Harshnath Temple, Sikar

The 10th century, Harshnath temple, belonging is located on the Aravalli Hills near Sikar. It is an ancient site containing remnants of old Shiva Temple of 10th Century. Another Shiva temple, constructed in the 18th century by Shiv Singh of Sikar, is situated near the Harshnath temple.

Jagdish Temple, Udaipur

An example of the Indo-Aryan style of architecture, Jagdish Temple was built in 1651 and continues to be one of the most famous temples in Udaipur. Dedicated to Lord Vishnu, the structure is an architectural marvel with carved pillars, graceful ceilings and painted walls. This three-storied temple was built by Maharana Jagat Singh.

Cenotaph & Tombs in Rajasthan

Maqbara Shaikh Husain, Ajmer

It houses the tomb of Khwaja Husain Chishty Rehamatullah Alaih (Shaikh Husain Ajmeri) who was the Peer of Ajmer Sharif Dargah in Emperor Akbar’s Time, He was the great grandson of Khwaja Moinuddin Hasan Chishty Rehmatullah Alaih, his tomb was built in 1637–1638 by Khwaja Alauddin Chishty and Sajjadanashin Hazrat Khwaja Moinuddin.

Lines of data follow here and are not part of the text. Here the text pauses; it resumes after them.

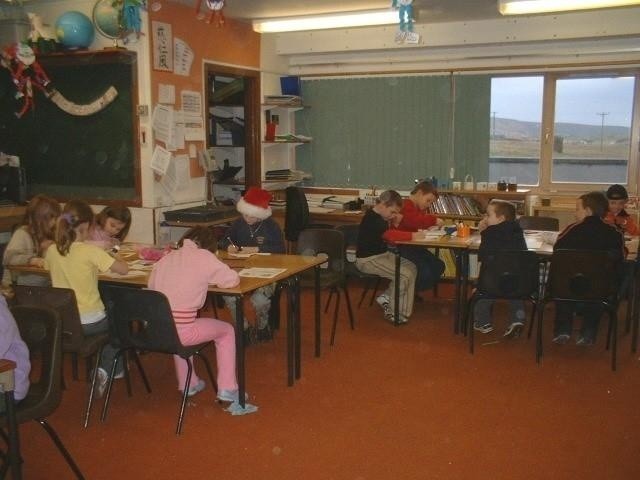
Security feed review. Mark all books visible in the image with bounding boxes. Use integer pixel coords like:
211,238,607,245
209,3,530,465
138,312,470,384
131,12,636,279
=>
274,132,314,144
264,168,315,182
426,194,481,216
265,94,304,106
413,223,457,243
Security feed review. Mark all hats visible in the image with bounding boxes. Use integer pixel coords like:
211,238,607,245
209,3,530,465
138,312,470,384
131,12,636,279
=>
236,187,273,220
606,184,628,200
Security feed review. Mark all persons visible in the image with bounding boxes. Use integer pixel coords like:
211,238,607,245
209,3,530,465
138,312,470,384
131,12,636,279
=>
356,190,419,325
602,183,640,236
0,192,75,351
44,196,128,397
215,186,284,342
148,224,250,402
470,200,530,337
85,204,132,251
0,260,31,408
389,180,446,300
549,192,624,346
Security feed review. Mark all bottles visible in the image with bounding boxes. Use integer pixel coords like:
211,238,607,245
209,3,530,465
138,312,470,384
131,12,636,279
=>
508,175,518,191
463,175,474,190
497,177,506,191
459,220,464,228
111,245,121,253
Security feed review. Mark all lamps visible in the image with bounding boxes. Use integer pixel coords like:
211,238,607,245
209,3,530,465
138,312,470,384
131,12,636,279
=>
497,1,640,18
250,5,418,38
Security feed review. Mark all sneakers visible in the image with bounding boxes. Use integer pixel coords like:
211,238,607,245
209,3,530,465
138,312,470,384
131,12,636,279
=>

Moosi Maharani ki Chhatri, Alwar

This cenotaph, built in the memory of Maharaja Bakhtawar Singh and his queen, Rani Moosi, reflects the Indo-Islamic style of architecture. The upper portion comprising columned pavilions and domed arches is made of marble while the lower section consists of pillars in red sandstone. The memorial is rated as one of the finest of its type.

Fateh Jung Gombad, Alwar

This spectacular tomb, which is a combination of domes and minarets is an artistic marvel. Constructed from high quality sandstone, its massive dome can be seen from afar and is a blend of Hindu and Muslim architecture. It is dedicated to Fateh Jung who was a kind-hearted minister of the Mughal Emperor, Shah Jahan.

Battis Khambon ki Chhatri, Bhilwara

This place is situated in Mandal 16 km from Bhilwara city. It has Chhatri made of sandstone with 32 pillars.

84 Pillared Cenotaphs, Bundi

As the name suggests, the 84 Pillared Cenotaph is a structure supported by 84 columns. Commissioned by Rao Anirudh, the Maharaja of Bundi, this cenotaph is a tribute to his beloved wet nurse, Deva, who he loved dearly. A popular tourist attraction, this impressive structure is decorated with carvings of deer, elephants and apsaras.

Galiyakote, Dungarpur

At a distance of 58 kilometres from Dungarpur, located on the banks of River Mahi, is a hamlet called Galiyakote. The place is known for Syed Fakhruddin shrine. He was a renowned saint who was buried in the hamlet after his death. The shrine is made from white marble and has his teachings engraved on it walls. The inner portion of the dome is decorated by beautiful foliage while teachings of the Quran are engraved in golden letters on the tomb.

BaraBagh, Jaisalmer

Literally the meaning is Big Garden. This garden complex houses chhatris or royal cenotaphs of the Maharajas of Jaisalmer state, including that of Jai Singh II.

Dargah Huzoor Najam Sirkar, Sikar

The holy shrine of Hazrat Khwajah Haji Muhammad Najmuddin Sulaimani Chishti, famous as Huzoor Najam Sirkar, is is located at Fatehpur Shekhawati District Sikar 165 km away from Jaipur and 55 km from Sikar on N.H. 12.

He belongs to the great silsilah-e-Chishtiah and in the 13th century Hijri he played a prominent role in spreading the Silsilah in the all parts of the country.

Laila Majnu Tomb, Sri Ganganagar

The tomb (mazar) of Laila-Majnu at Binjaur village is situated near Anupgarh city 11 km away from Anupgarh on the western side. Many people associate this Mazar (mausoleum) with fictional and legendary lovers Laila and Majnu. According to the traditional belief Laila-Majnun were from Sindh and came to this place escaping from the clutches of Laila’s parents and her brother who were against the love of Laila-Majnun. Laila and Majnu died here and were buried together at this place. Thus this place became a symbol of love and people come here to seek blessings from Laila and Majnu. A fair is held here in June which is attended by hundreds of newlyweds and lovers.